● TRY IT
Every record below, from first to last: print it exactly as shown.

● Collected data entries

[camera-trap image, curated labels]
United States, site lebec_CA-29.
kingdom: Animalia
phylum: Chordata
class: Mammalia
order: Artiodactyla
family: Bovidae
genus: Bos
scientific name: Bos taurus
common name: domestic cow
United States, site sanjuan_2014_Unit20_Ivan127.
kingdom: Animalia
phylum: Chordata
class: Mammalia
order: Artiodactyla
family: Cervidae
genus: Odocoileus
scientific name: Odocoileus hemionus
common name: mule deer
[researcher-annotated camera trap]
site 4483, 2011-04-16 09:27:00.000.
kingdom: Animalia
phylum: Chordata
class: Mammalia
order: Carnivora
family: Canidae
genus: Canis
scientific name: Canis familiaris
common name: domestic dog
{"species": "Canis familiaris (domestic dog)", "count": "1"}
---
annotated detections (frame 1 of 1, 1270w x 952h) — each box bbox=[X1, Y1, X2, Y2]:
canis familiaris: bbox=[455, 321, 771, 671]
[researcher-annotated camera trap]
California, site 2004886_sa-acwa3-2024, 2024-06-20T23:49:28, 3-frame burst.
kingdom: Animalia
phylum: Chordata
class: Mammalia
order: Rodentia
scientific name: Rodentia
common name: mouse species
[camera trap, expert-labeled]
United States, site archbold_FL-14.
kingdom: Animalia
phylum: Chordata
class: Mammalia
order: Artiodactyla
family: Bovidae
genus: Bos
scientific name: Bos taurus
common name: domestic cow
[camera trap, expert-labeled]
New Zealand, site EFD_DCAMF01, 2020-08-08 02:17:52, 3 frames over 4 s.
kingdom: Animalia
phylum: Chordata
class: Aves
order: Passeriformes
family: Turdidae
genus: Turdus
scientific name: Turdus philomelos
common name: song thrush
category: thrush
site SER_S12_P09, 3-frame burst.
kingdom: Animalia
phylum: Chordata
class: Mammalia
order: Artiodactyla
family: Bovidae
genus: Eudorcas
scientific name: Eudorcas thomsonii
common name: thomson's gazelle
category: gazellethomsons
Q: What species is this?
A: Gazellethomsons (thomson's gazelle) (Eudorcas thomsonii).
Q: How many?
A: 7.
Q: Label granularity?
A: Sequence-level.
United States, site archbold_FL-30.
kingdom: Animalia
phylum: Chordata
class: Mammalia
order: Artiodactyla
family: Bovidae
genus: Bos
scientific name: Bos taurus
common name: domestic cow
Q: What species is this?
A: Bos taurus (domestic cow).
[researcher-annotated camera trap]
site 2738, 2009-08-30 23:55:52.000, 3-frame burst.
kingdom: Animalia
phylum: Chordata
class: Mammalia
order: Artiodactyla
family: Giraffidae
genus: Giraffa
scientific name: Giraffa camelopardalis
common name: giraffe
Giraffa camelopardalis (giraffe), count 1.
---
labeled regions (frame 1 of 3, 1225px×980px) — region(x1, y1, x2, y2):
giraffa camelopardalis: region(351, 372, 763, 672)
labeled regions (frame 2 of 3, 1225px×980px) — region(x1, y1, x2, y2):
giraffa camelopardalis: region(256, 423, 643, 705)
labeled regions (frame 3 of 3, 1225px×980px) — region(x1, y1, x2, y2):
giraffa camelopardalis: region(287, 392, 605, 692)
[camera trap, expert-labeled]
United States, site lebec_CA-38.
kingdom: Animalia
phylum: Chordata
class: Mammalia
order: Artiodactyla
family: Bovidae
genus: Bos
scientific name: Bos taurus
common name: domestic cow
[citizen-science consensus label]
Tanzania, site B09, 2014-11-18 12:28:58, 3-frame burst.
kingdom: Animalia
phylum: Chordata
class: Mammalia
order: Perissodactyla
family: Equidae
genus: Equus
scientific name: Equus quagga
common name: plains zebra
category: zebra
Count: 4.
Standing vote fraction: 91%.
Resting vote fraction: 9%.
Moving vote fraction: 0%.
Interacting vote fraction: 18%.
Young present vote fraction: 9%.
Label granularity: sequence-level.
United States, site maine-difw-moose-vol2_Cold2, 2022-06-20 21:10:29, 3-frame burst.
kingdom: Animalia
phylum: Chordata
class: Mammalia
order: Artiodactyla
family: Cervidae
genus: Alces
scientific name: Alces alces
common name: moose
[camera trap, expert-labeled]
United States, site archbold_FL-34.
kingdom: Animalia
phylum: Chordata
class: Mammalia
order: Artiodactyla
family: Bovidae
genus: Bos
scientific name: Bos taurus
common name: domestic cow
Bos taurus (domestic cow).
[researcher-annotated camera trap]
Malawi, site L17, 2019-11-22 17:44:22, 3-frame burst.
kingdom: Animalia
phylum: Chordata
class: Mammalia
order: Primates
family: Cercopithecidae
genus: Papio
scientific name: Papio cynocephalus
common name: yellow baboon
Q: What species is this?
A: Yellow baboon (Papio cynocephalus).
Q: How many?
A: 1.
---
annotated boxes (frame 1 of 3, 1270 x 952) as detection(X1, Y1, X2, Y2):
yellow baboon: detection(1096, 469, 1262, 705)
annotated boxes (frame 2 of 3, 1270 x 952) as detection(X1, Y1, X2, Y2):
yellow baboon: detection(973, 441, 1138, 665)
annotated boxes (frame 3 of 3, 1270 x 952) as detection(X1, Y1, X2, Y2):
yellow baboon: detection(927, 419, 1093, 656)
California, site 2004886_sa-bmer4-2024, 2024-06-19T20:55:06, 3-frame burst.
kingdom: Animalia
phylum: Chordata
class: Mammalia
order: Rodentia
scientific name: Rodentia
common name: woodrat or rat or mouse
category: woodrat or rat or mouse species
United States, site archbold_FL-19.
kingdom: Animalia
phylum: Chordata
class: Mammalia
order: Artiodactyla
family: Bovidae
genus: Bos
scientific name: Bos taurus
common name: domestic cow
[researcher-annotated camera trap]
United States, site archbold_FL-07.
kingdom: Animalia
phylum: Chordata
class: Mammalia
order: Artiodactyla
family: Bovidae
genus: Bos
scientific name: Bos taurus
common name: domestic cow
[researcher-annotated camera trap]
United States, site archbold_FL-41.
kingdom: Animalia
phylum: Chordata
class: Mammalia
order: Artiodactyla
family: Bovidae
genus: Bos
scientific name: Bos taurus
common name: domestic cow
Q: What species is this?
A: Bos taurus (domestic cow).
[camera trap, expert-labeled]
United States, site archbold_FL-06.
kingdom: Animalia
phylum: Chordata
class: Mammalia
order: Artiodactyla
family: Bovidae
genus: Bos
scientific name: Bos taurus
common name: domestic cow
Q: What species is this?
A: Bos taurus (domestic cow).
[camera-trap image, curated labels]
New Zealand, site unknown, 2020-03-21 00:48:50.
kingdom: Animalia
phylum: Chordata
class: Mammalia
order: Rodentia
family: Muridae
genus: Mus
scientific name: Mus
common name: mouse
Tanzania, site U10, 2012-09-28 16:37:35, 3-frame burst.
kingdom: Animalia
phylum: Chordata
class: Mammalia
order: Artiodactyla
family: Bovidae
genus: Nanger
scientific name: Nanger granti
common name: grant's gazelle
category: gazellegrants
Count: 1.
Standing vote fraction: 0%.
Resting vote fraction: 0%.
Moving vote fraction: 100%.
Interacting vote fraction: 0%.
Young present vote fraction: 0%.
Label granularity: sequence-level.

● OUTPUT FOR THIS TASK
[camera-trap image, curated labels]
United States, site lebec_CA-29.
kingdom: Animalia
phylum: Chordata
class: Mammalia
order: Artiodactyla
family: Bovidae
genus: Bos
scientific name: Bos taurus
common name: domestic cow
United States, site sanjuan_2014_Unit20_Ivan127.
kingdom: Animalia
phylum: Chordata
class: Mammalia
order: Artiodactyla
family: Cervidae
genus: Odocoileus
scientific name: Odocoileus hemionus
common name: mule deer
[researcher-annotated camera trap]
site 4483, 2011-04-16 09:27:00.000.
kingdom: Animalia
phylum: Chordata
class: Mammalia
order: Carnivora
family: Canidae
genus: Canis
scientific name: Canis familiaris
common name: domestic dog
{"species": "Canis familiaris (domestic dog)", "count": "1"}
---
annotated detections (frame 1 of 1, 1270w x 952h) — each box bbox=[X1, Y1, X2, Y2]:
canis familiaris: bbox=[455, 321, 771, 671]
[researcher-annotated camera trap]
California, site 2004886_sa-acwa3-2024, 2024-06-20T23:49:28, 3-frame burst.
kingdom: Animalia
phylum: Chordata
class: Mammalia
order: Rodentia
scientific name: Rodentia
common name: mouse species
[camera trap, expert-labeled]
United States, site archbold_FL-14.
kingdom: Animalia
phylum: Chordata
class: Mammalia
order: Artiodactyla
family: Bovidae
genus: Bos
scientific name: Bos taurus
common name: domestic cow
[camera trap, expert-labeled]
New Zealand, site EFD_DCAMF01, 2020-08-08 02:17:52, 3 frames over 4 s.
kingdom: Animalia
phylum: Chordata
class: Aves
order: Passeriformes
family: Turdidae
genus: Turdus
scientific name: Turdus philomelos
common name: song thrush
category: thrush
site SER_S12_P09, 3-frame burst.
kingdom: Animalia
phylum: Chordata
class: Mammalia
order: Artiodactyla
family: Bovidae
genus: Eudorcas
scientific name: Eudorcas thomsonii
common name: thomson's gazelle
category: gazellethomsons
Q: What species is this?
A: Gazellethomsons (thomson's gazelle) (Eudorcas thomsonii).
Q: How many?
A: 7.
Q: Label granularity?
A: Sequence-level.
United States, site archbold_FL-30.
kingdom: Animalia
phylum: Chordata
class: Mammalia
order: Artiodactyla
family: Bovidae
genus: Bos
scientific name: Bos taurus
common name: domestic cow
Q: What species is this?
A: Bos taurus (domestic cow).
[researcher-annotated camera trap]
site 2738, 2009-08-30 23:55:52.000, 3-frame burst.
kingdom: Animalia
phylum: Chordata
class: Mammalia
order: Artiodactyla
family: Giraffidae
genus: Giraffa
scientific name: Giraffa camelopardalis
common name: giraffe
Giraffa camelopardalis (giraffe), count 1.
---
labeled regions (frame 1 of 3, 1225px×980px) — region(x1, y1, x2, y2):
giraffa camelopardalis: region(351, 372, 763, 672)
labeled regions (frame 2 of 3, 1225px×980px) — region(x1, y1, x2, y2):
giraffa camelopardalis: region(256, 423, 643, 705)
labeled regions (frame 3 of 3, 1225px×980px) — region(x1, y1, x2, y2):
giraffa camelopardalis: region(287, 392, 605, 692)
[camera trap, expert-labeled]
United States, site lebec_CA-38.
kingdom: Animalia
phylum: Chordata
class: Mammalia
order: Artiodactyla
family: Bovidae
genus: Bos
scientific name: Bos taurus
common name: domestic cow
[citizen-science consensus label]
Tanzania, site B09, 2014-11-18 12:28:58, 3-frame burst.
kingdom: Animalia
phylum: Chordata
class: Mammalia
order: Perissodactyla
family: Equidae
genus: Equus
scientific name: Equus quagga
common name: plains zebra
category: zebra
Count: 4.
Standing vote fraction: 91%.
Resting vote fraction: 9%.
Moving vote fraction: 0%.
Interacting vote fraction: 18%.
Young present vote fraction: 9%.
Label granularity: sequence-level.
United States, site maine-difw-moose-vol2_Cold2, 2022-06-20 21:10:29, 3-frame burst.
kingdom: Animalia
phylum: Chordata
class: Mammalia
order: Artiodactyla
family: Cervidae
genus: Alces
scientific name: Alces alces
common name: moose
[camera trap, expert-labeled]
United States, site archbold_FL-34.
kingdom: Animalia
phylum: Chordata
class: Mammalia
order: Artiodactyla
family: Bovidae
genus: Bos
scientific name: Bos taurus
common name: domestic cow
Bos taurus (domestic cow).
[researcher-annotated camera trap]
Malawi, site L17, 2019-11-22 17:44:22, 3-frame burst.
kingdom: Animalia
phylum: Chordata
class: Mammalia
order: Primates
family: Cercopithecidae
genus: Papio
scientific name: Papio cynocephalus
common name: yellow baboon
Q: What species is this?
A: Yellow baboon (Papio cynocephalus).
Q: How many?
A: 1.
---
annotated boxes (frame 1 of 3, 1270 x 952) as detection(X1, Y1, X2, Y2):
yellow baboon: detection(1096, 469, 1262, 705)
annotated boxes (frame 2 of 3, 1270 x 952) as detection(X1, Y1, X2, Y2):
yellow baboon: detection(973, 441, 1138, 665)
annotated boxes (frame 3 of 3, 1270 x 952) as detection(X1, Y1, X2, Y2):
yellow baboon: detection(927, 419, 1093, 656)
California, site 2004886_sa-bmer4-2024, 2024-06-19T20:55:06, 3-frame burst.
kingdom: Animalia
phylum: Chordata
class: Mammalia
order: Rodentia
scientific name: Rodentia
common name: woodrat or rat or mouse
category: woodrat or rat or mouse species
United States, site archbold_FL-19.
kingdom: Animalia
phylum: Chordata
class: Mammalia
order: Artiodactyla
family: Bovidae
genus: Bos
scientific name: Bos taurus
common name: domestic cow
[researcher-annotated camera trap]
United States, site archbold_FL-07.
kingdom: Animalia
phylum: Chordata
class: Mammalia
order: Artiodactyla
family: Bovidae
genus: Bos
scientific name: Bos taurus
common name: domestic cow
[researcher-annotated camera trap]
United States, site archbold_FL-41.
kingdom: Animalia
phylum: Chordata
class: Mammalia
order: Artiodactyla
family: Bovidae
genus: Bos
scientific name: Bos taurus
common name: domestic cow
Q: What species is this?
A: Bos taurus (domestic cow).
[camera trap, expert-labeled]
United States, site archbold_FL-06.
kingdom: Animalia
phylum: Chordata
class: Mammalia
order: Artiodactyla
family: Bovidae
genus: Bos
scientific name: Bos taurus
common name: domestic cow
Q: What species is this?
A: Bos taurus (domestic cow).
[camera-trap image, curated labels]
New Zealand, site unknown, 2020-03-21 00:48:50.
kingdom: Animalia
phylum: Chordata
class: Mammalia
order: Rodentia
family: Muridae
genus: Mus
scientific name: Mus
common name: mouse
Tanzania, site U10, 2012-09-28 16:37:35, 3-frame burst.
kingdom: Animalia
phylum: Chordata
class: Mammalia
order: Artiodactyla
family: Bovidae
genus: Nanger
scientific name: Nanger granti
common name: grant's gazelle
category: gazellegrants
Count: 1.
Standing vote fraction: 0%.
Resting vote fraction: 0%.
Moving vote fraction: 100%.
Interacting vote fraction: 0%.
Young present vote fraction: 0%.
Label granularity: sequence-level.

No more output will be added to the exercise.